For consumers, DVD is beginning to seem as if it stands for deja vu-ed. With the biggest block ever of summer movies being released this quarter on disc, and with 45 million DVD players now in homes, studios can mint more money from a film's DVD release than they do from the box office.

As a result, many of the same marketing and distribution strategies and gimmicks used to "open" a film are being recycled to "open" a DVD.

Tuesdays have become the weekly D-day for home entertainment executives and their DVD releases, much like Friday is for their studio counterparts who release films into theaters. Executives nervously await results like politicians scanning early election returns so they can proclaim victory. Called the "street date," Tuesday gives retailers time to prepare for the weekend rush.

Today, it's "Spirit: Stallion of the Cimarron." Last week saw "Star Wars: Episode II -- Attack of the Clones." Next week comes "Men in Black II."

Among the movies being jammed into stores this quarter are "Scooby-Doo," "The Scorpion King," "Spider-Man," "Austin Powers in Goldmember" and "Lilo & Stitch."

Some are revamped versions of previously released DVDs. A "platinum edition" of "Lord of the Rings: The Fellowship of the Ring," released last week, includes 30 additional minutes that aren't in last year's film or the DVD version released three months ago.
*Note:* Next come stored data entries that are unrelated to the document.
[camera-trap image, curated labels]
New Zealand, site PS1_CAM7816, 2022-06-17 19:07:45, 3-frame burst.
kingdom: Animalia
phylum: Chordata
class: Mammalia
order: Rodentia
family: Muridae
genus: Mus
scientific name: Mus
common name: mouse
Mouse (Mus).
The proliferation of releases among fierce competitors has caused ad budgets to swell at times to well above $20 million, two to four times what a studio once might have spent to advertise a movie on videocassette.

Just as they flood theaters with thousands of film prints, studios now jam the aisles of Wal-Mart, Best Buy, Blockbuster and other stores with as many as 25 million copies of big hit films on disc. And just as they boast about setting box-office records, studios splice and dice DVD sales numbers in the first day or two to claim bragging rights.

"It's important to push through as many sales as possible at stores so they can make room for the next new releases," said Ben Feingold, chief of Sony Pictures' Columbia TriStar Home Video unit, which just released "Spider-Man" and soon will follow with "Men in Black II."

Driving the trend is more than the usual Hollywood hype. The DVD explosion is so profitable it has become one of the few bright spots for the media industry, which has seen profits and stock prices languish.

DVDs now are being shipped by studios at about twice last year's pace. The 425.6 million shipped through September in North America eclipsed last year's total of 364.4 million. With DVDs the driving force, overall domestic home video revenue is expected to climb to $23 billion next year, according to Salomon Smith Barney projections. That's nearly three times the projected box-office total and up 23% from last year.

Discs have some distinct economic advantages. DVDs are cheaper to make than videocassettes, with manufacturing costs of about $1.10 compared with about $1.75 for VHS versions. Overall profit can be about $12.50 a DVD, compared with about $9.25 for a VHS tape.

"DVD is the largest source of additional revenue and profit ever created in entertainment in such a short period of time," said Warner Bros. home video chief Warren Lieberfarb, widely regarded as the godfather of the genre. "It's driving the growth in the movie industry."

Unfortunately, some executives say, the emphasis on early sales results comes at the expense of a disc's long-term sales potential. One week, a DVD can be on display in a store's prime location, such as near the checkout aisle or in a stand-alone display. But when the next big release comes along, the title could end up in "the dead zone" or "in line," nicknames for the rows of bins in which all the other DVDs are stacked.

"When you evaluate DVDs like a feature film, with the first week of sales compared to the instant box-office numbers, it sends the wrong message about our product," said Matt Lasorsa, senior vice president and head of marketing with New Line Home Entertainment. "A film will be in theaters four or five weeks. We're going to be on shelves for years."

Still, studios are doing whatever it takes to highlight their DVD sales to downplay the problems in such other important divisions as movies, television, Internet and theme parks. Film companies such as MGM Inc. sell themselves to investors on the strength of the thousands of potential DVDs in their film vaults.